Creepy Creations, thank you so much for this tutorial. I was trying to figure out how to use some PC power supplies I have for exactly this purpose (to power wiper motor props) and was just about to PM you about it when I saw this post. Thanks again for your great tutorials. BTW..I just finished your pirate rowboat and it looks great.


----------



## Phantom Blue (Sep 28, 2008)

Thanks CC! Like Papa said.....wanted to do this for a while and didn't know where to start. Great video.


----------



## xxScorpion64xx (Oct 15, 2011)

Thanks CC, you made it easy to follow along , appreciate sharing your knowledge and taking the time to make this video for us guys that wanted to learn.


----------



## KrushR (Jul 9, 2013)

This post is SO timely. I'm junking some machines and wanted to salvage the power supplies for something halloween-related. Thanks!


----------



## partsman (Oct 18, 2007)

I did this a couple years ago, here's a link to the tut I posted as well, it has some more detail to help you all out: http://www.halloweenforum.com/tutorials-and-step-by-step/89426-converting-atx-power-supply.html


----------



## killer13 (Aug 24, 2005)

An even easier solution would be to use an ATX Breakout board.

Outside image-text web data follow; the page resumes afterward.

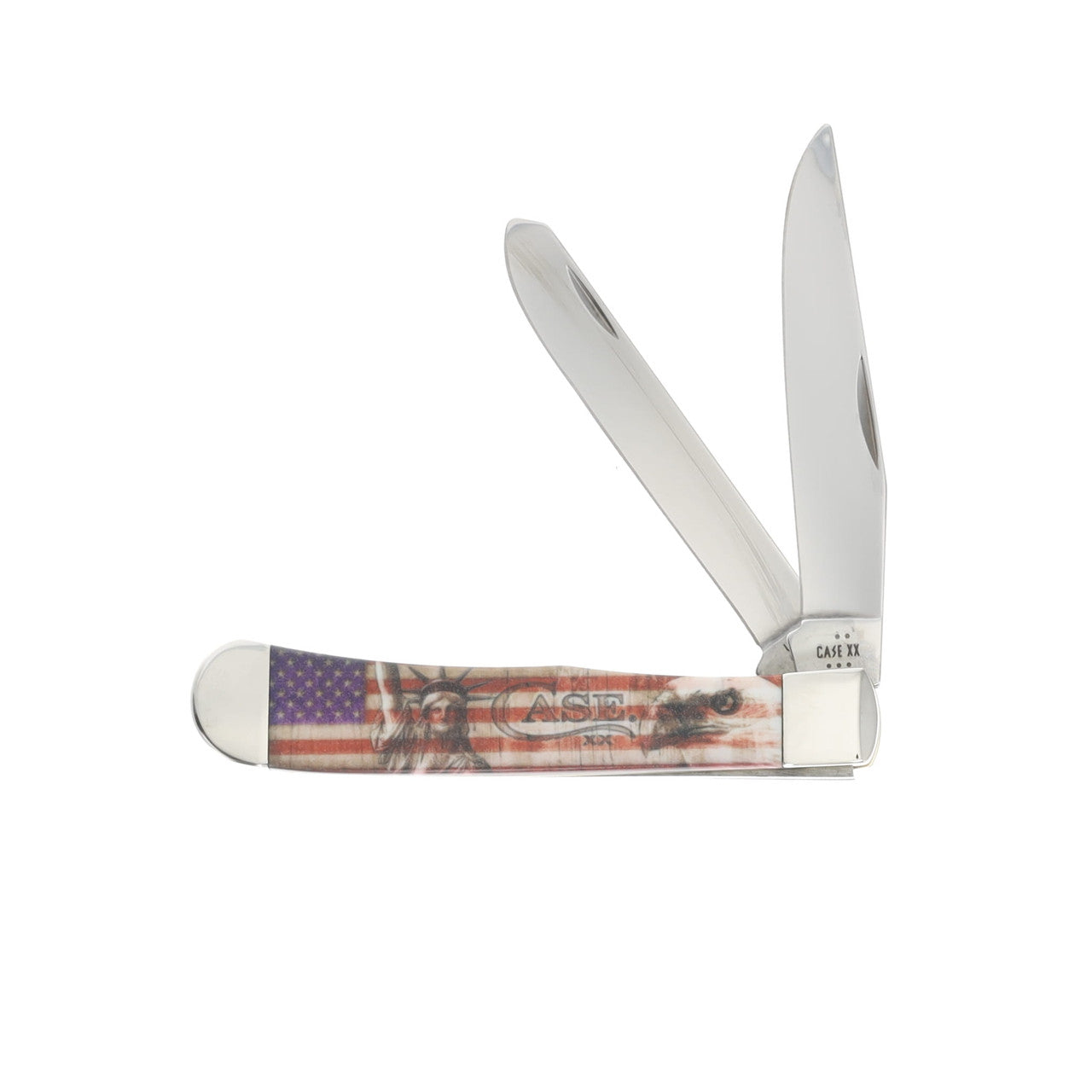 Case XX Trapper Folding Knife Patriotic Smooth Synthetic CA10678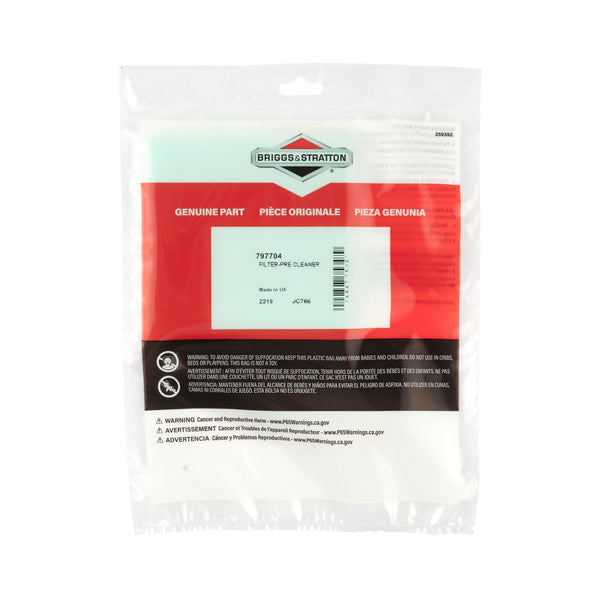 Briggs & Stratton 797704 Pre-Cleaner Filter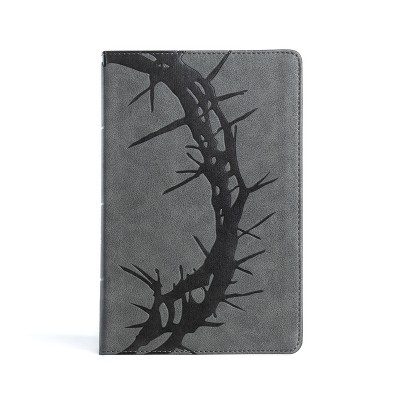 CSB Large Print Personal Size Reference Bible, Charcoal Leathertouch - by  Csb Bibles by Holman (Leather Bound)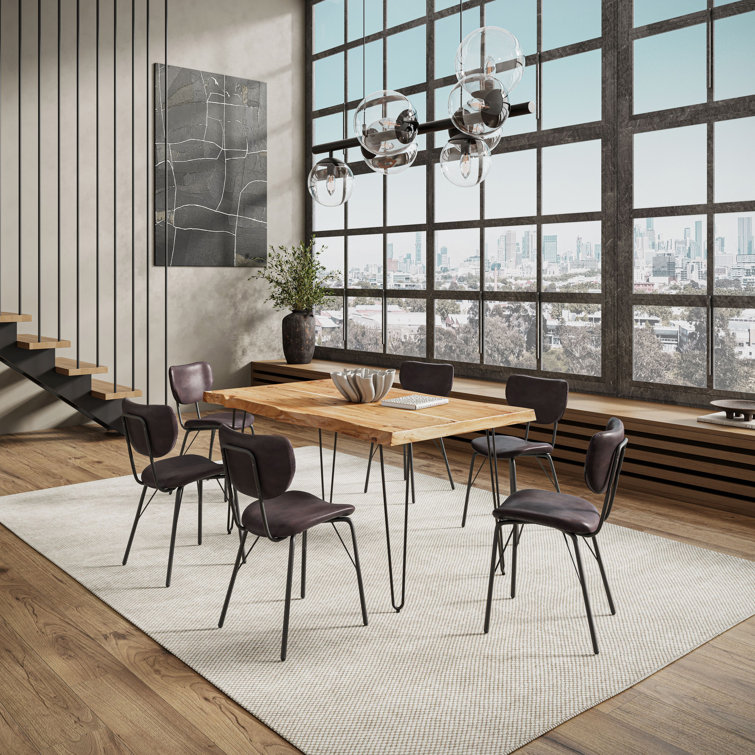 Nature's Edge 7-Piece Natural Wood Dining Set with Dark Brown Upholstered Chairs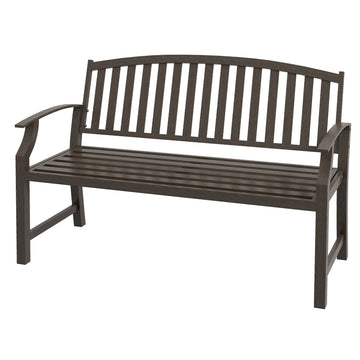 Two-Seater Simple Metal Bench - Brown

http://www.ebay.com/itm/ATX-Breakou...eeed-BOOOLE-/181682632226?hash=item2a4d20f622

No wiring cutting or anything, simply plug in your ATX connector and you are good to go. It even has a small power button on the board. **Note: make sure your ATX connector is 20 pin.(It should be, unless you are using an old power supply)


----------



## SavageEye (Aug 30, 2010)

partsman said:


> I did this a couple years ago, here's a link to the tut I posted as well, it has some more detail to help you all out: http://www.halloweenforum.com/tutorials-and-step-by-step/89426-converting-atx-power-supply.html


*I also used this tutorial a couple of years ago and it worked great. 

However, it was brought to my attention (after completion) that these power supplies contain high voltage components. It is strongly suggested that you modify your power supply the way that CreepyCreations did in his video. If you do decide to open up the casing on the power supply, be sure that your supply has been unplugged for some time (days if not weeks) to allow the voltage to drain out of it. Even then, BE CAREFUL! TOUCHING THE WRONG COMPONENT CAN BE DEADLY!
*


----------



## Blades006 (Sep 18, 2015)

Sweet! I knew it was a good idea to hang onto those old power supplies  Thanks Creepy Creations!


----------